Extrait choisi »
'''
« Sur les questions de genre, les jouets évoluent au même rythme que la société : lentement »
« Sur les questions de genre, les jouets évoluent au même rythme que la société : lentement »
Quiconque s’est aventuré dans un rayon jouets cette année le sait : Noël continue de se décliner en nuances de « rose » et de « bleu ».
Un père Noël dans les allées d’un supermarché lillois, en décembre 2012. / PHILIPPE HUGUEN / AFP
La moyenne de la classe est assez faible, à peine 6/20. Les observations, elles, oscillent entre l’encouragement à « continuer les efforts » et les constats aussi lapidaires que cinglants : « Pourrait difficilement faire pire. » C’est un bulletin devenu annuel, publié chaque Noël dans le cadre de la campagne « Marre du rose », lancée par les associations féministes telles qu’Osez le féminisme et les Chiennes de garde. Son objectif ? Sensibiliser le public et les enseignes aux mécanismes sexistes à l’œuvre dans l’industrie du jouet.
'''
Rédigez la suite de l'article sur les jouets et les stéréotypes de genre, en reprenant juste après sa dernière phrase.

(Entrées de données recueillies)
'''
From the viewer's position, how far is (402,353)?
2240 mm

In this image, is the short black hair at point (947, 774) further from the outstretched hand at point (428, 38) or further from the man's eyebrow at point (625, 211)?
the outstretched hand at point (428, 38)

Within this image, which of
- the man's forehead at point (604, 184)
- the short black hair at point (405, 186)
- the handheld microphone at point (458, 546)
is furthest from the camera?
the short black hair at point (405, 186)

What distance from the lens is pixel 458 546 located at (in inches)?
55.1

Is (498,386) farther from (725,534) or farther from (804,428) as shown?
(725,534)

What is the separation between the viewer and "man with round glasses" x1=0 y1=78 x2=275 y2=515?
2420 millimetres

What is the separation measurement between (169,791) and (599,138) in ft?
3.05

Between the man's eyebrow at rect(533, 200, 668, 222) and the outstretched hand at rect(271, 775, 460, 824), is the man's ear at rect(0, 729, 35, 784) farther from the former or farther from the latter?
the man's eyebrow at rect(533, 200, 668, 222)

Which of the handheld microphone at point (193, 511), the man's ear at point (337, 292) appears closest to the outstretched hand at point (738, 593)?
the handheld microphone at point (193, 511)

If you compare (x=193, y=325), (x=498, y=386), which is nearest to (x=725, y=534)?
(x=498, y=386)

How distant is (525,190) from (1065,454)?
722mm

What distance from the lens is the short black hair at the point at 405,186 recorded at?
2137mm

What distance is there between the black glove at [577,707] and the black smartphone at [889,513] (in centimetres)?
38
'''
'''
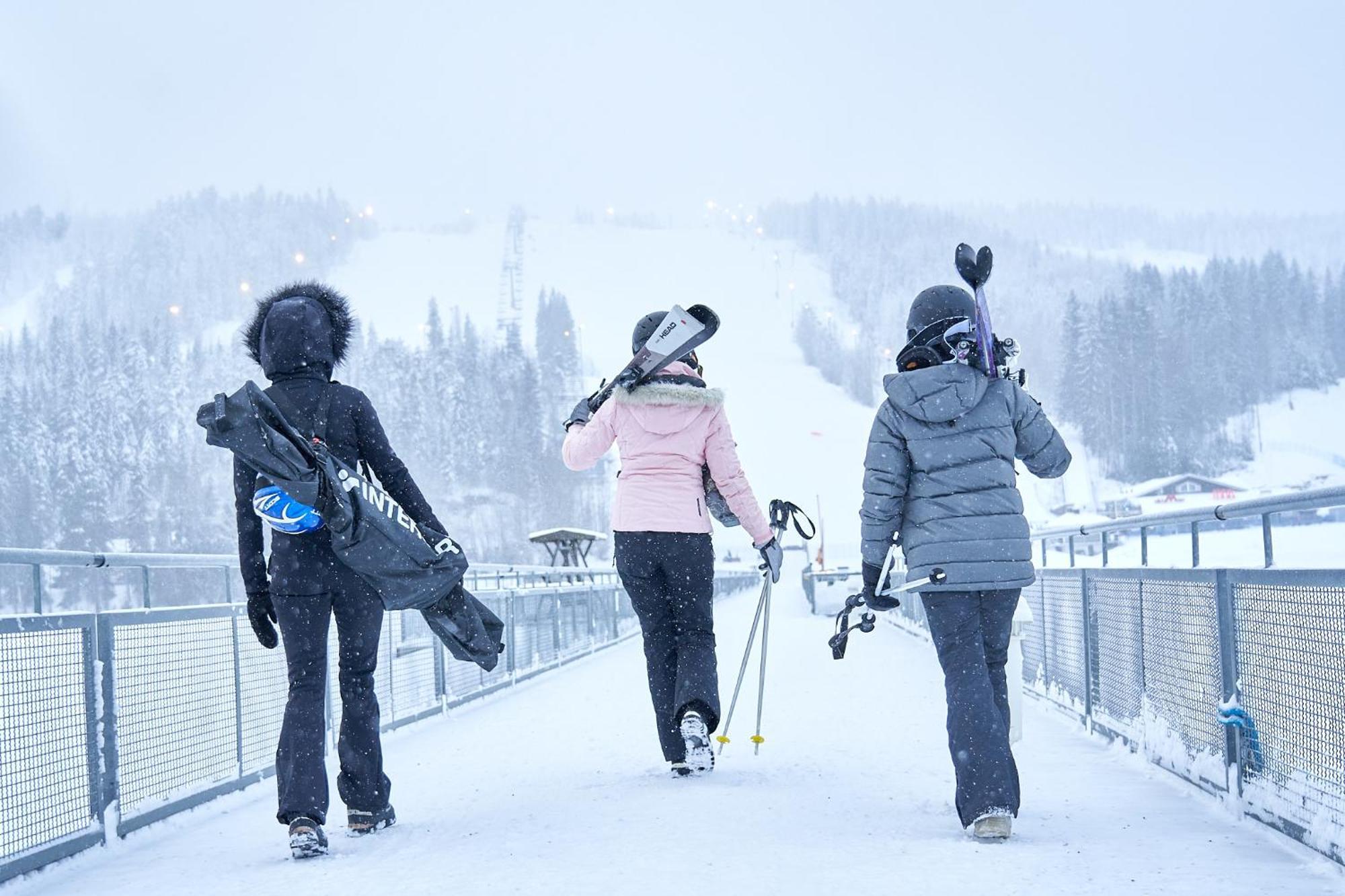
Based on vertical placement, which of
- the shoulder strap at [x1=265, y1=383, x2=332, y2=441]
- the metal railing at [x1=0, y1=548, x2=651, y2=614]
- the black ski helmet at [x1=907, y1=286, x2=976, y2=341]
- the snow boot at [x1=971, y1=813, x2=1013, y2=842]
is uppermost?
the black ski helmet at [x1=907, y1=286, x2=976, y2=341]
'''
Résultat attendu »
Car quiconque s’est aventuré dans un rayon jouets cette année le sait : Noël continue de se décliner en nuances de rose et de bleu. « Les catalogues de jouets 2018 ne montrent pas de différence notable en termes de lutte contre les stéréotypes sexistes », souligne Mona Zegaï, sociologue à l’université Paris-VIII et autrice d’une thèse consacrée aux discours sexués sur les jouets. « Car sur les questions de genre, les jouets évoluent au même rythme que la société : lentement », souligne la spécialiste.
« Tout faire à deux, c’est mieux »
La pratique marketing de sectorisation « genrée » est pourtant relativement récente, dans l’histoire du jouet. C’est dans les années 90 que les enseignes abandonnent progressivement une classification par type, et réorganisent leurs rayons et catalogues. D’un côté, les jouets destinés aux garçons, en camaïeu de bleu ; de l’autre, ceux consacrés aux filles, aux mille nuances de rose.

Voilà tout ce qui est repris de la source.